> _Problems to solve_
- A) Name every country outside the Western Hemisphere that the jus soli excerpt says recognizes unrestricted jus soli.
- B) Reproduce a passage from the jus soli excerpt word for word, beginning at the words "How often do" and stopping after the words "is not true.".

In an interview that aired October 30 on Axios on HBO, President Donald Trump announced that he had been told that he could issue an executive order that would end the rule of jus soli in the USA. Whether he will in fact issue such an order, or whether Congress will enact a law to institute the same end is uncertain. No doubt the idea was brought up in part because immigration is a hot-button issue for Republicans in next week’s elections.

The issue of the citizenship of immigrants and their offspring goes far back in American history, even to our first founding document, Declaration of Independence. In it, the framers elucidated the reasons compelling the American colonies to secede from the United Kingdom, and among these was the complaint that King George III had “endeavoured to prevent the Population of these States, for that purpose obstructing the Laws for the Naturalization of Foreigners; refusing to pass others to encourage their Migrations hither…”

The Constitution itself, in Article I, gives Congress the power to “establish an uniform Rule of Naturalization,” demonstrating that the framers wanted the laws of citizenship to be the same in all of the States. This is not a simple concept. Matters of citizenship were as important as anything else to the Founding Fathers, because those matters are bound up with the fundamental issue of race.

How often do we hear, “Oh, why does everything always have to be about race?” The answer is, “Because this is America, and in America race is a part of everything.” From colonial times until 1865, the United States permitted slavery. Slaves were invariably of African descent, so anything that affected them was a racial matter.

In his Axios interview, Trump remarked (in his typically awkward way) “We’re the only country in the world where a person comes in and has a baby and the baby is essentially a citizen of the United States.” Well, that’s true in the sense that a baby born in some other country is not essentially a citizen of the United States, but we can assume the president meant that the USA is the only country in which a baby born there acquires the citizenship of the country in which it is born. That is not true.

In fact about one-sixth of the world’s nations recognize jus soli. Those nations that do are almost all in the Western Hemisphere, where only five countries are exceptions: the Dominican Republic, Haiti, Cuba, Costa Rica, Suriname, and the French territories. One can see the influence of racial preferences in almost all of those. Elsewhere in the world, unrestricted jus soli is recognized only in Pakistan, Fiji, Lesotho, Tuvalu, and Tanzania.

> _Supplied data_
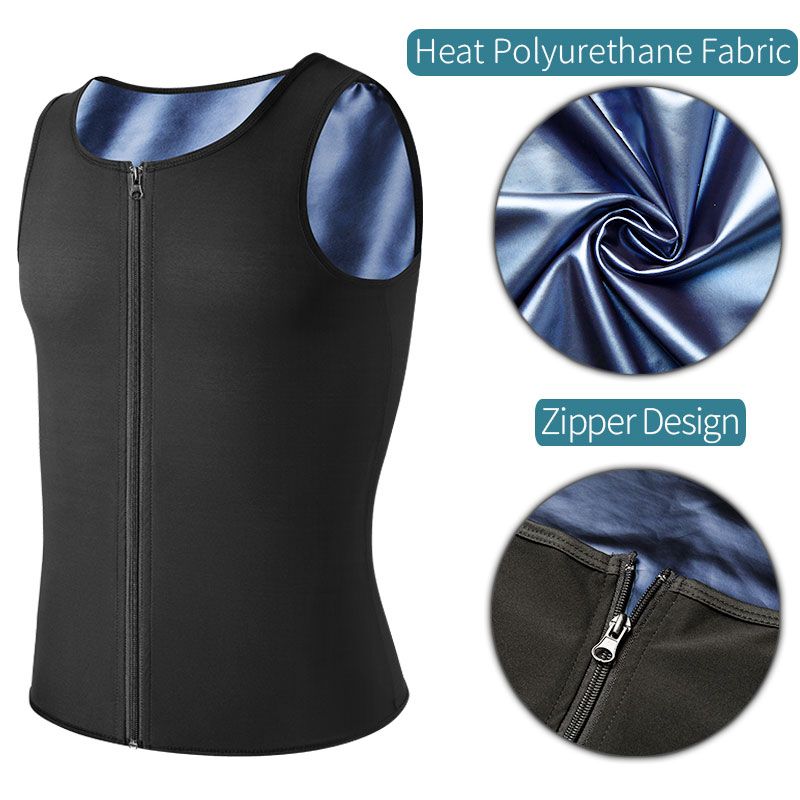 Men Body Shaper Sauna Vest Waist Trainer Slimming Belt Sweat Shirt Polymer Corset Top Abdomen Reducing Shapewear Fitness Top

> _Task responses_
- A) Pakistan, Fiji, Lesotho, Tuvalu, Tanzania

- B)
How often do we hear, “Oh, why does everything always have to be about race?” The answer is, “Because this is America, and in America race is a part of everything.” From colonial times until 1865, the United States permitted slavery. Slaves were invariably of African descent, so anything that affected them was a racial matter.

In his Axios interview, Trump remarked (in his typically awkward way) “We’re the only country in the world where a person comes in and has a baby and the baby is essentially a citizen of the United States.” Well, that’s true in the sense that a baby born in some other country is not essentially a citizen of the United States, but we can assume the president meant that the USA is the only country in which a baby born there acquires the citizenship of the country in which it is born. That is not true.